Le défenseur David Savard (à gauche) fait partie des 60 hockeyeurs professionnels qui seront présents au Boot Camp les 10, 11 et 12 août prochain à l'Aréna de Sainte-Foy. Il est accompagné de l'ancien gardien Cédrick Desjardins, l'un des organisateurs de l'activité.

Le Boot Camp, un bon test avant les camps

Le Boot Camp a beau être un tournoi amical pour une bonne cause, quand la rondelle tombe sur la glace de l’Aréna de Sainte-Foy, les joueurs, dont plusieurs de la LNH, sont là pour gagner.

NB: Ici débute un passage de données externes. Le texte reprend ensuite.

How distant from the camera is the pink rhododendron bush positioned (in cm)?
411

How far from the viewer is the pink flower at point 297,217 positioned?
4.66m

«Le trophée à la fin fait que les gars poussent un peu plus», admet David Savard. Le défenseur des Blue Jackets de Columbus en sera à sa sixième participation sur les sept présentations de ce tournoi unique en Amérique du Nord, où s’affrontent 60 hockeyeurs professionnels divisés en six équipes. L’événement au profit de la Fondation québécoise du cancer et de la Fondation Réno-Jouets se tiendra les 10, 11 et 12 août.

Avec maintenant cinq saisons complètes sous les lames et plus de 400 matchs joués, Savard s’avère un arrière bien établi dans la grande ligue. Le barbu de 27 ans sait ce que ça prend pour réussir sur les patinoires de la LNH. Le Boot Camp fait un peu partie de sa recette gagnante.

«Pour moi, c’est le test avant de repartir. Ça te permet de voir à quel point ton entraînement hors saison a payé, côté cardio et le reste», a-t-il expliqué mardi midi, lors d’une rencontre de presse.

L’action se déroule à cinq contre cinq, sans arrêts de jeu ni mises en échec. «C’est dur de retrouver un tel niveau de jeu pendant l’été, même si on se fait des petits matchs avec les gars de Québec. On est tous des gens très compétitifs et plus ton équipe avance dans le tournoi, plus tu veux gagner», fait valoir celui qui fait partie d’un groupe d’entraînement estival établi au PEPS de l’Université Laval, sous la supervision du préparateur physique Jean-Philippe Riopel.

Au premier coup d’œil, Savard et ses coéquipiers Jonathan Marchessault (Las Vegas), Alex Chiasson (Washington), qui se sont affrontés en finale de la Coupe Stanley ce printemps, Jonathan Huberdeau (Floride), David Perron (St. Louis) et Yanni Gourde (Tampa Bay), entre autres, partent favoris pour l’emporter.

Mais les autres équipes ne seront pas dépourvues avec les Jonathan Drouin (Montréal), Philip Danault (Montréal), Sean Couturier (Philadelphie), Mathieu Perrault (Winnipeg), Anthony Beauvillier (NY Islanders), Samuel Girard (Colorado), Thomas Chabot (Ottawa), Nikita Scherbak (Montréal) et autres Jordan Subban (Toronto), le frère de PK.

Dans l'air du temps

Avec une LNH plus jeune et plus rapide, le Boot Camp est dans l’air du temps avec plusieurs espoirs. Dont le joueur par excellence du junior majeur canadien la saison dernière, Alex Barré-Boulet (Tampa Bay).

D’autres ont davantage d’expérience, comme Savard. «Le chemin est long [jusqu’à la LNH]. J’ai été chanceux à certains moments, les blessures de certains gars m’ont avantagé et j’ai réussi à faire ma place», dit cet ancien du Séminaire Saint-François midget AAA et du Drakkar de Baie-Comeau, dans le junior.

Après plusieurs années avec Savard comme seul Québécois du vestiaire des Blue Jackets, la représentativité fleurdelisée a doublé l’an passé avec le choix de première ronde, Pierre-Luc Dubois. La récente acquisition de l’ancien Remparts Anthony Duclair par Columbus ajoute un franco de plus dans le manteau.

«Je ne connais pas beaucoup Anthony, mais je n’ai eu que de bons commentaires de gars qui ont joué avec lui. C’est plaisant d’avoir un autre Québécois avec nous et il a beaucoup de potentiel. J’ai hâte de voir ça», indique Savard, à qui il reste trois années de contrat.

Le gardien Jean-François Bérubé tentera lui aussi de se tailler un poste au sein du grand club des Blue Jackets.